Suasana keramaian bazar UMKM MTQ Sulsel ke XXXIV di jalan Bougenvile samping kantor Bupati Maros. (ist)
menitindonesia, MAROS – Memasuki hari ketiga MTQ XXXIV Provinsi Sulawesi Selatan 2026, pameran UMKM di Kabupaten Maros diserbu ratusan pengunjung.
Sejak sore hingga malam hari, arus warga terus memadati area tenan. Pengunjung berburu kuliner, minuman kekinian, hingga oleh-oleh khas yang ditawarkan pelaku UMKM lokal.

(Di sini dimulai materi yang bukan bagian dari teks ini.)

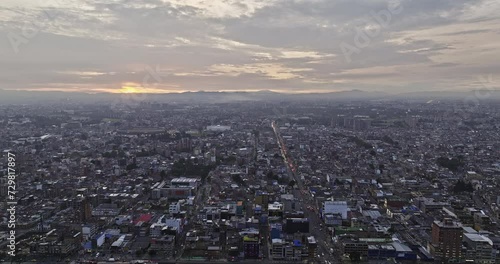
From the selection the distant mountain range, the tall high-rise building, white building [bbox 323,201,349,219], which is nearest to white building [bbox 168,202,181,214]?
white building [bbox 323,201,349,219]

Lonjakan pengunjung ini berdampak langsung pada peningkatan omzet pedagang. Sejumlah pelaku usaha mengaku penjualan mereka melampaui target.
Salah satu pedagang minuman, Triple Z, mengaku dagangannya laris sejak hari pertama.

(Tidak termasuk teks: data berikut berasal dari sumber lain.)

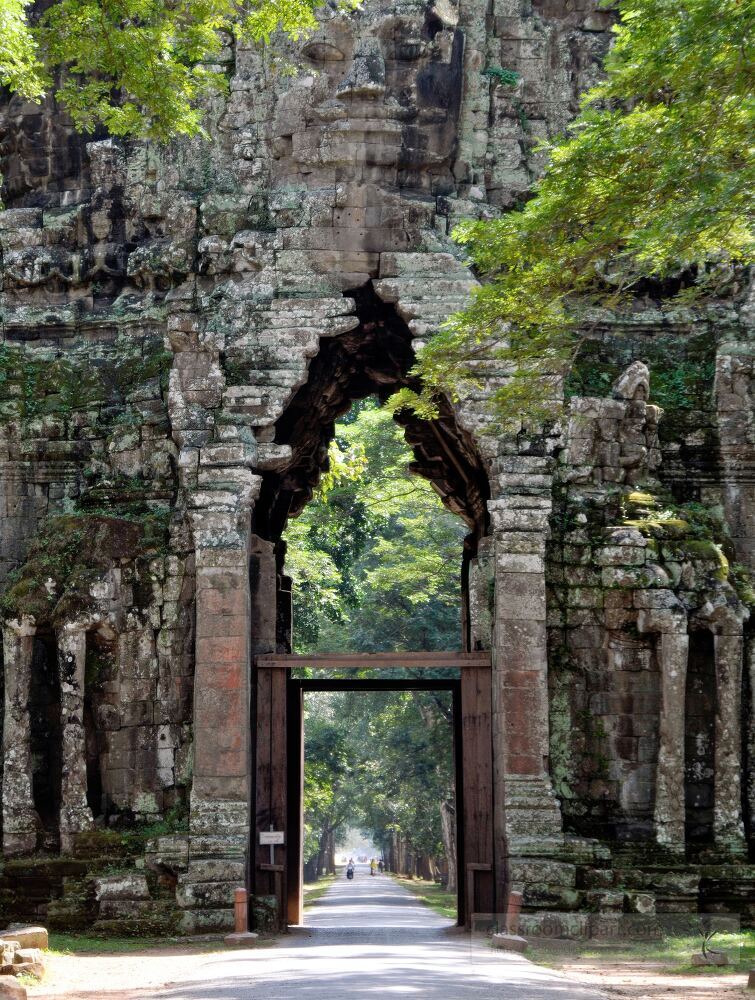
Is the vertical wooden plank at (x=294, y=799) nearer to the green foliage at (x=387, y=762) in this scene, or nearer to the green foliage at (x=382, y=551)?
the green foliage at (x=382, y=551)

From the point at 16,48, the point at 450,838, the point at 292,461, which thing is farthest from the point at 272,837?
the point at 450,838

“Alhamdulillah penjualan sudah lebih dari target, bahkan stok habis. Kami jual minuman seperti matcha dan alpukat dengan harga sekitar Rp10 ribu,” ujarnya.

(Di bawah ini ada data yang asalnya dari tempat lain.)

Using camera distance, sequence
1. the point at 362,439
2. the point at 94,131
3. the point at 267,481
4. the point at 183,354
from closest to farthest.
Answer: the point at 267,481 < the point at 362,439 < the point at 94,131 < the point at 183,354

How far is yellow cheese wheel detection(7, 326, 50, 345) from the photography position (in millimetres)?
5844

Hal serupa disampaikan pedagang Asinan NTI yang mencatat penjualan tinggi di hari kedua.

BACA JUGA:
Efek MTQ Sulsel di Maros, Omzet UMKM Naik 5 Kali Lipat

“Penjualan sangat memuaskan. Harga asinan mulai Rp10 ribu sampai Rp25 ribu,” katanya.
Pelaku UMKM lainnya, Bakso Bakar Isra, juga merasakan lonjakan pembeli hingga harus berjualan sampai tengah malam.
“Jualan dari jam 3 sore sampai jam 12 malam, omzet melejit lewat dari target,” ungkapnya.
Sementara itu, Bupati Maros, AS Chaidir Syam, bersama Wakil Bupati Muetazim Mansyur, meninjau langsung lokasi pameran.
Chaidir menyebut tingginya jumlah pengunjung menjadi indikator positif perputaran ekonomi selama MTQ berlangsung.
“Memasuki hari kedua, pengunjung sangat ramai, bahkan semakin malam semakin padat. Ini tentu berdampak pada peningkatan ekonomi masyarakat,” ujarnya.
Ia menegaskan, MTQ tidak hanya menjadi ajang syiar Islam, tetapi juga mampu mendorong pertumbuhan ekonomi daerah.
“MTQ ini menjadi magnet ekonomi bagi pelaku UMKM,” tambahnya.
Sementara itu, Muetazim memastikan seluruh rangkaian kegiatan MTQ berjalan lancar.
“Semua lomba berlangsung kondusif. Kita harap kondisi ini terus terjaga hingga penutupan,” pungkasnya.